I don't believe the core-js polyfill is leaky (though there maybe a few edge cases... I know there were some changes to deal with frozen/sealed keys which would leak). Actually one of the changes of the spec, before it was final (removal of WeakMap.prototype.clear()) was specifically to make it possible to make it polyfillable with similar GC features to native.

[dead-claudia]

@kitsonk You're right. I was wrong. (I had to read the source.)

So apparently, the ES private fields proposal is transpilable down to ES5, complete with weak semantics, just using a WeakMap polyfill if necessary.

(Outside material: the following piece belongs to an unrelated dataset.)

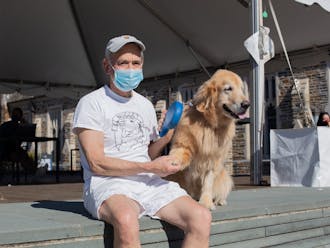 Even in a pandemic, Keith Upchurch, Trinity ‘72, and Nugget, his 10-year-old golden retriever, have kept coming to campus to see students.&nbsp;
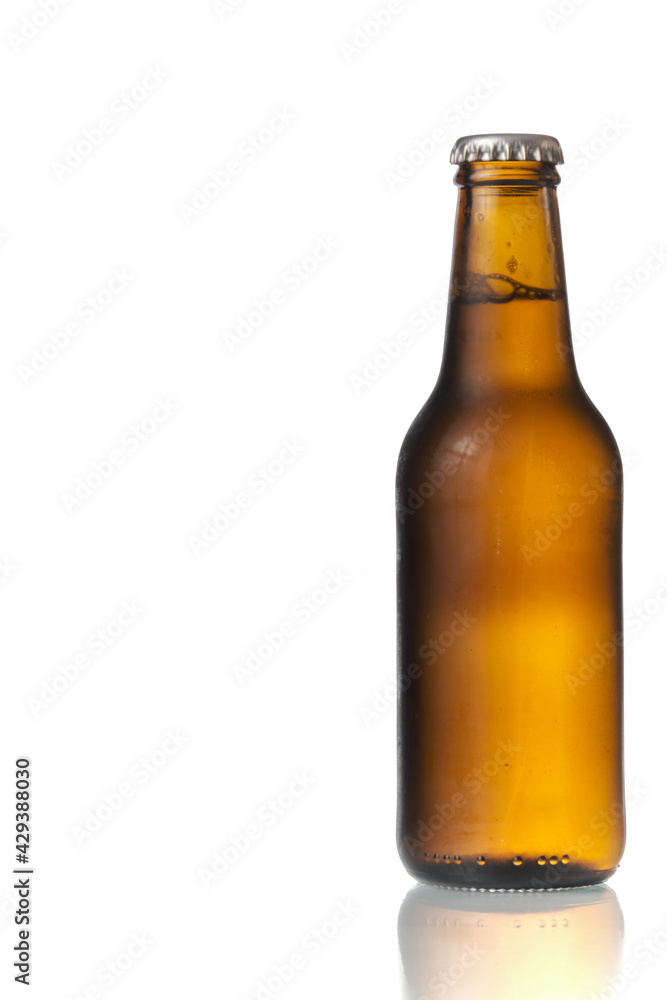 Brown beer bottle in a white background. Beer brown bottle with drops isolated in white background Brown beer bottle in a white background. Beer brown bottle with drops isolated in white background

(I'm the one who pointed out in the proposal's repo before it was migrated to TC39 that its semantics could actually be transpiled to ES6 using WeakMaps, which is why I commented in the first place. The proposed spec change itself uses WeakMaps to specify it, although engines really shouldn't actually use those to implement it.)

[shelby3]

The original idea of this thread, becomes the fast track hack to get typeclasses into TypeScript via my proposal to have ZenScript transpile to TypeScript. Thoughts?

[masaeedu]

With much respect to all involved, this thread is far too long and contains far too many edits and digressions to be able to parse out a proposal for type classes. @shelby3 or someone else who is the primary proponent of this, would you be so kind as to post a new issue with a concrete proposal distilled from this discussion?